In 2010, the government predicted 3.2 million new jobs in healthcare between 2008 and 2018 — more than any other industry. Part of the growth is driven by aging baby boomers, but there are also other forces at work. For example, a portion of these jobs will be positions that did not exist in healthcare five or 10 years ago.
Accountable/preventive care
Jena Abernathy, vice president of national executive search firm Witt/Kieffer, said the shift toward pay-for-performance and accountable care has helped spur job growth for wellness coaches, nutritionists and other jobs focused on preventive care. "With organizations that are either taking their own path towards accountable care, or partnering to have accountable care organizations, we're seeing the onset of a lot of positions that are very wellness-oriented," says Ms. Abernathy. While candidates for wellness coach positions generally don't need MDs, they must have extensive experience in wellness, such as therapy, nutrition and fitness — suggesting a new value for these types of backgrounds in the industry.

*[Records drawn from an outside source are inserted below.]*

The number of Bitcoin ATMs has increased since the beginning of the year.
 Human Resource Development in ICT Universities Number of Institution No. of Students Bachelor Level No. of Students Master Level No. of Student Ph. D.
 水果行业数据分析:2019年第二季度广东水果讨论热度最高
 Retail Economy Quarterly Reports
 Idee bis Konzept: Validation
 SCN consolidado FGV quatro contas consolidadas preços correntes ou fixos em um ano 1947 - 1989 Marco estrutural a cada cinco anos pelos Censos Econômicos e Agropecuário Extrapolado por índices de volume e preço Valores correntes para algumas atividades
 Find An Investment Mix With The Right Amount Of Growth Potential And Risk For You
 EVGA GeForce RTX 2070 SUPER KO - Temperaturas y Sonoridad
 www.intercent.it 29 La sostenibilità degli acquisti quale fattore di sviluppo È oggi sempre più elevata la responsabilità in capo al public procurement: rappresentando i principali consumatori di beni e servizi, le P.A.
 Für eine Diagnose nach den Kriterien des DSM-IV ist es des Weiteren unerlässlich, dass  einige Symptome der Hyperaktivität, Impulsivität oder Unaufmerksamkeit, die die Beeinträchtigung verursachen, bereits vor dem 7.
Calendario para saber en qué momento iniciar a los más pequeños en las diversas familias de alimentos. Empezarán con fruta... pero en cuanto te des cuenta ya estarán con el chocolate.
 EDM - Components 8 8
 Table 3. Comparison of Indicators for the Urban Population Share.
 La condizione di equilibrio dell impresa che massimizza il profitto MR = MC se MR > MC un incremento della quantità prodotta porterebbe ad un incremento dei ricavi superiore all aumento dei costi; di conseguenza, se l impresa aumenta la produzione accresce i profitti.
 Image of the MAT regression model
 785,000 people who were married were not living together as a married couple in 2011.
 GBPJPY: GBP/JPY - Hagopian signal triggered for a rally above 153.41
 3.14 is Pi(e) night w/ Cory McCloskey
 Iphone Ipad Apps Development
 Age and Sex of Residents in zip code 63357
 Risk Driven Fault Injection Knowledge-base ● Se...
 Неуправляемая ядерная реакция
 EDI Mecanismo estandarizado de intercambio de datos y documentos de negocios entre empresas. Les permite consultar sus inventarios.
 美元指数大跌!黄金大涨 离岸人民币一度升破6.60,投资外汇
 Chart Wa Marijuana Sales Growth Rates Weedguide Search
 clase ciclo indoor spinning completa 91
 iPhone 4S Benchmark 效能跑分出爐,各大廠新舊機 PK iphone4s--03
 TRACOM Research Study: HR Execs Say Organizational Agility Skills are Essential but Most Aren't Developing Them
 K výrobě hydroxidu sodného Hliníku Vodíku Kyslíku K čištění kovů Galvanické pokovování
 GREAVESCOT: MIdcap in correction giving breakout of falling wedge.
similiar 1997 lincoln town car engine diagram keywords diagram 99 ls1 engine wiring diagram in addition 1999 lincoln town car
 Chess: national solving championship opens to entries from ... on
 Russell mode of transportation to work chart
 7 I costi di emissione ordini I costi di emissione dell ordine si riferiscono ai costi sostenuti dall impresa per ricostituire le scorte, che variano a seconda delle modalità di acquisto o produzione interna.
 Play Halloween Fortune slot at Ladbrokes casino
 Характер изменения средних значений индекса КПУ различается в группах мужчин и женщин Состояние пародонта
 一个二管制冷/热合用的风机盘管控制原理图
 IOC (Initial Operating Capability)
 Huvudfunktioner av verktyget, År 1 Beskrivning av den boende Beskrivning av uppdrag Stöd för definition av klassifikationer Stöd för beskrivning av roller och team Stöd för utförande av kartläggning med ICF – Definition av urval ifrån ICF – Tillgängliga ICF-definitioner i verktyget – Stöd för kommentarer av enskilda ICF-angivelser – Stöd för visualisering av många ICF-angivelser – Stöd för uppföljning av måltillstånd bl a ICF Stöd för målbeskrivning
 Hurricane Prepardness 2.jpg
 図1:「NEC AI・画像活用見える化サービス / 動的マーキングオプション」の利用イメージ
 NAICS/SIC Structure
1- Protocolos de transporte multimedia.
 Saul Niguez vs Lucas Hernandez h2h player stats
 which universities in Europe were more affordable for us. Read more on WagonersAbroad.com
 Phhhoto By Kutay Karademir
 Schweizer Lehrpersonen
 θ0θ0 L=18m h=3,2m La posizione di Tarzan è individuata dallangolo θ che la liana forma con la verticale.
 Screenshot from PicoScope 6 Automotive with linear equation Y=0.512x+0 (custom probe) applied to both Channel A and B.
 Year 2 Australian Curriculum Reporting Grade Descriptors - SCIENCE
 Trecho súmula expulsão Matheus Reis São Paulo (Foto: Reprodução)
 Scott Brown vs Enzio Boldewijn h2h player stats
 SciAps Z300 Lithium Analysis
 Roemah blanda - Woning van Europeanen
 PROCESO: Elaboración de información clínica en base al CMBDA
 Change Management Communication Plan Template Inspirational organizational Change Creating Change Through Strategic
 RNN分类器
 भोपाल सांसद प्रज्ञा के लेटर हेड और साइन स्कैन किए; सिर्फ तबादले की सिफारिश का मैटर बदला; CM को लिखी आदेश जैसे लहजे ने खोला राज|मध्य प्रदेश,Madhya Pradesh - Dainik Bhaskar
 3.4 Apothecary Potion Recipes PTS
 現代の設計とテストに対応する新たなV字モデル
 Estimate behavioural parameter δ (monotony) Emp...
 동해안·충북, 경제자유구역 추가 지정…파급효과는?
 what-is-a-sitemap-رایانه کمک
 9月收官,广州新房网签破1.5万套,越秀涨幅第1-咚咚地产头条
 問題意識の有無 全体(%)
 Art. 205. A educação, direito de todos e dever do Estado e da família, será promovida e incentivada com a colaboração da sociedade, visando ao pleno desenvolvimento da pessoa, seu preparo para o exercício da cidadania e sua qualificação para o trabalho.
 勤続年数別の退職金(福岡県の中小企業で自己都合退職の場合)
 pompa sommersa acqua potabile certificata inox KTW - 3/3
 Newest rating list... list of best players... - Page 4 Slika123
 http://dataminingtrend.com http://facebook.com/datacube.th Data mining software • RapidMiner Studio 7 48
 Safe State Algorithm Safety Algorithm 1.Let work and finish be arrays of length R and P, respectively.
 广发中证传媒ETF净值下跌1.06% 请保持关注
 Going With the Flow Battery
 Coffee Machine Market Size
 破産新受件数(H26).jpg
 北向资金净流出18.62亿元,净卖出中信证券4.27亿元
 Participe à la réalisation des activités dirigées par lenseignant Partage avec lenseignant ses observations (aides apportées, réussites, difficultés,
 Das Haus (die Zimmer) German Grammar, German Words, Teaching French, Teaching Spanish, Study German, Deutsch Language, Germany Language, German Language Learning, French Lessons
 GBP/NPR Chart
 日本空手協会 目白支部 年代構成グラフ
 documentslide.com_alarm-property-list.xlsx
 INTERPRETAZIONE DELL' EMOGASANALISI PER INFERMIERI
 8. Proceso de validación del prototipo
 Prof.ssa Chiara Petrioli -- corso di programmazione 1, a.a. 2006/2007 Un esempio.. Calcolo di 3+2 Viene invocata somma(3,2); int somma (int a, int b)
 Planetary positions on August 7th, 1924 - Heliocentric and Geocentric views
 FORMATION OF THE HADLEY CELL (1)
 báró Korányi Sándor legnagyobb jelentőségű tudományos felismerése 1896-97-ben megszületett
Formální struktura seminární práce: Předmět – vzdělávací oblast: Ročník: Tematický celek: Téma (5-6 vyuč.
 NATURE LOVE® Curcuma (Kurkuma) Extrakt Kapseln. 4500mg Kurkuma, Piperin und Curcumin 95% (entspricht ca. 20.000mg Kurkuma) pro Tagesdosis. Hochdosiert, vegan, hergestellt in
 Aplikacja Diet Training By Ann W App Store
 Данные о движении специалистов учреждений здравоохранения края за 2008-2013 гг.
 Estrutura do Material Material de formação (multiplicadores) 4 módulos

And what about hospitals with ACOs? Ms. Abernathy said most organizations aren't yet hiring people specifically to oversee the model, but she also noted that it's early on in the game. "People are still struggling with what [an ACO] is," she says. "[Oversight is] either falling under the CMO. Or, if organizations are setting up clinically integrated networks, then the president of CIN for that may lead the [hospital's] efforts around the ACO future."
Data and technology
As pay-for-performance continues to become healthcare's modus operandi, hospitals' reliance on data, metrics and information technology is only expected to grow. Witt/Kieffer reported an increase of roughly 40 percent in healthcare IT searches over the last year. Jobs in these fields will continue to proliferate, according to Ms. Abernathy, since measuring performance and improvement will determine a hospital's bottom line. "Hospitals have so much data today. It's about understanding which indicators they need to focus on, and which metrics they'll be rewarded for if they demonstrate improvement. You've got to have people who can manage and interpret that data," she says.
Aside from data analysis jobs, hospitals still need people who can implement electronic health records, telemedicine infrastructures and various other technological platforms. These positions are about more than installing software — the team is ultimately trying to successfully integrate technology with an entire organization's workflow. It's a difficult job, and hospitals are likely to place more emphasis on filling these positions with the right candidates.
Patient satisfaction
Hospitals are also putting more labor behind patient satisfaction efforts, an increasingly significant aspect of the healthcare business. "As consumerism has dictated, people expect much more transparency in terms of understanding [hospital] costs. Hospitals have to create methods to not only market their products but also communicate those services," says Ms. Abernathy.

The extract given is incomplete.